> AIM OF THE TASK
The whole listing that follows, pictures excepted, should be printed again exactly as given.

> DATA FOR REVIEW
╔══
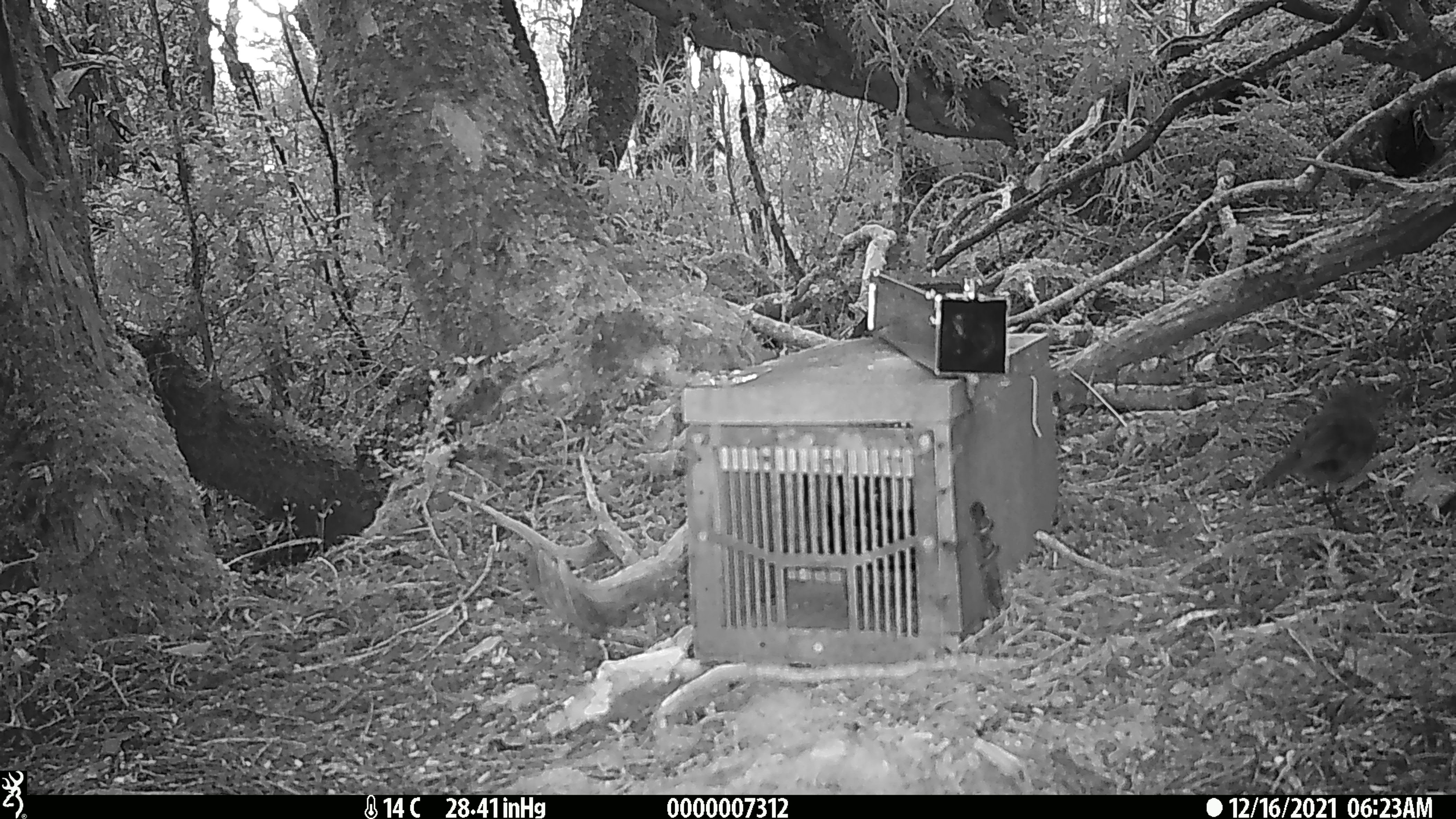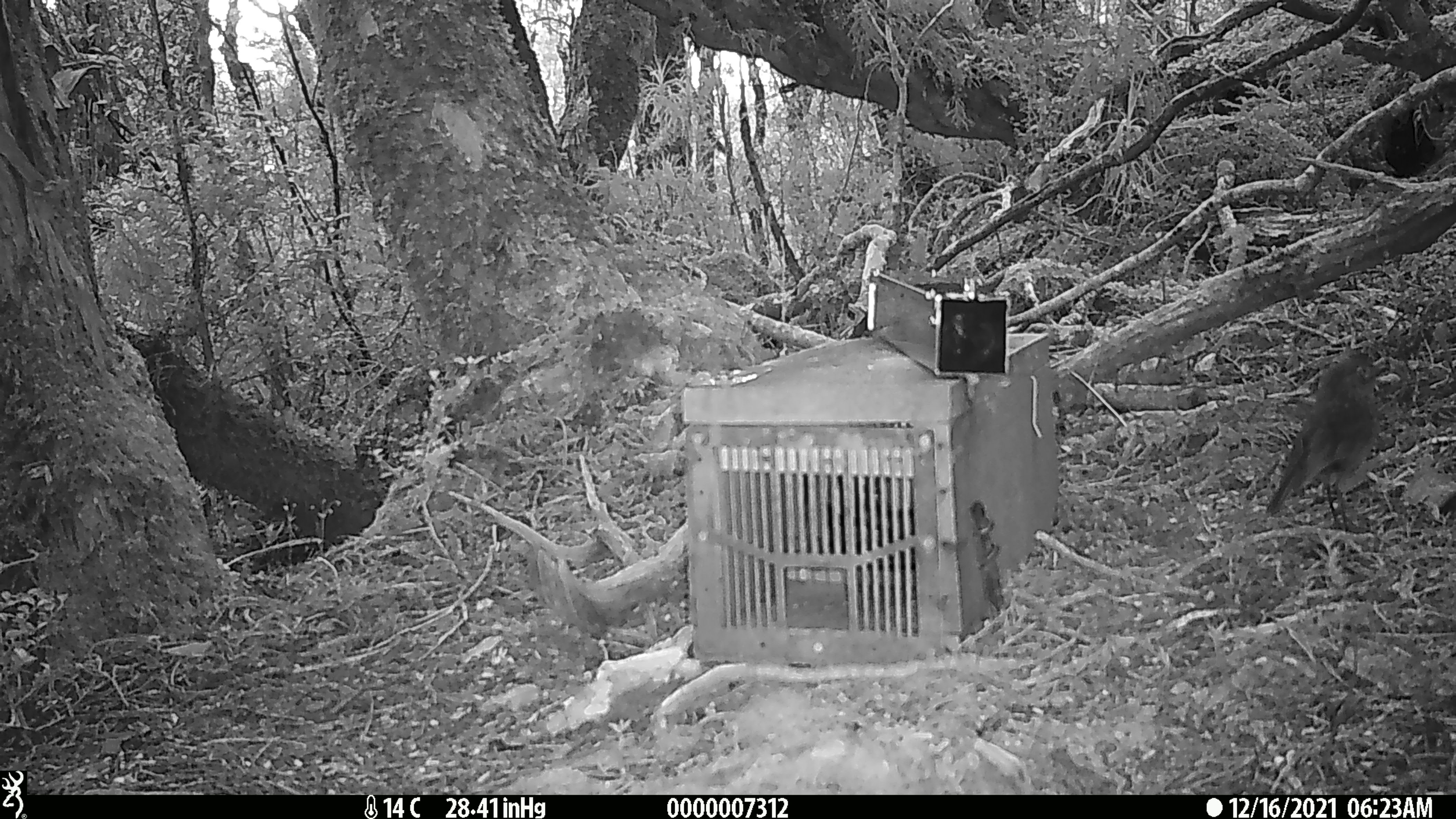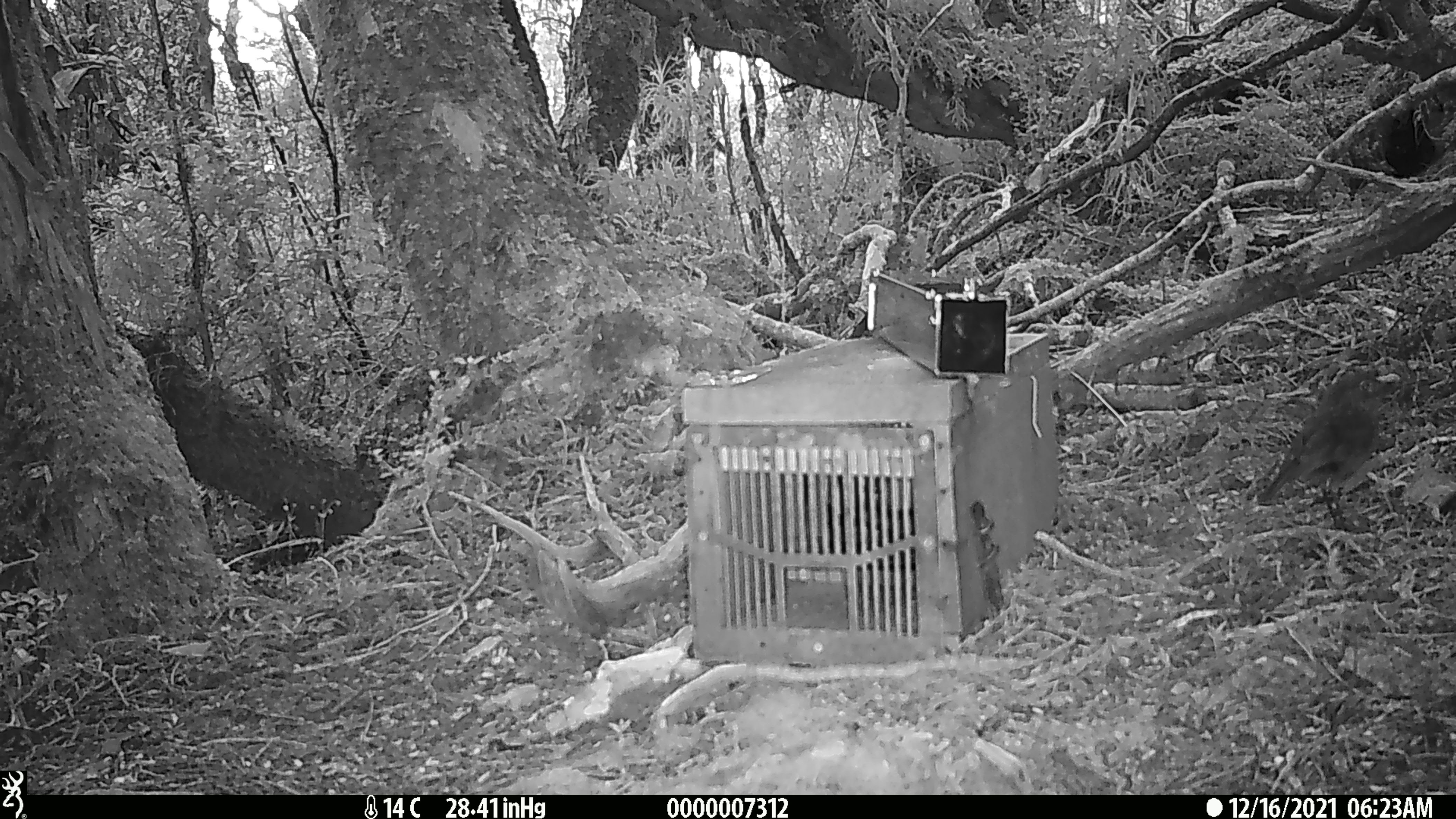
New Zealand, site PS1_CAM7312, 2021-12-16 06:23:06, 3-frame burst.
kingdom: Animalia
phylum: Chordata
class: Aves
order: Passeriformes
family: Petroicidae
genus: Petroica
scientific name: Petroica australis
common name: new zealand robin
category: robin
╚══
> FINISHED TASK
New Zealand, site PS1_CAM7312, 2021-12-16 06:23:06, 3-frame burst.
kingdom: Animalia
phylum: Chordata
class: Aves
order: Passeriformes
family: Petroicidae
genus: Petroica
scientific name: Petroica australis
common name: new zealand robin
category: robin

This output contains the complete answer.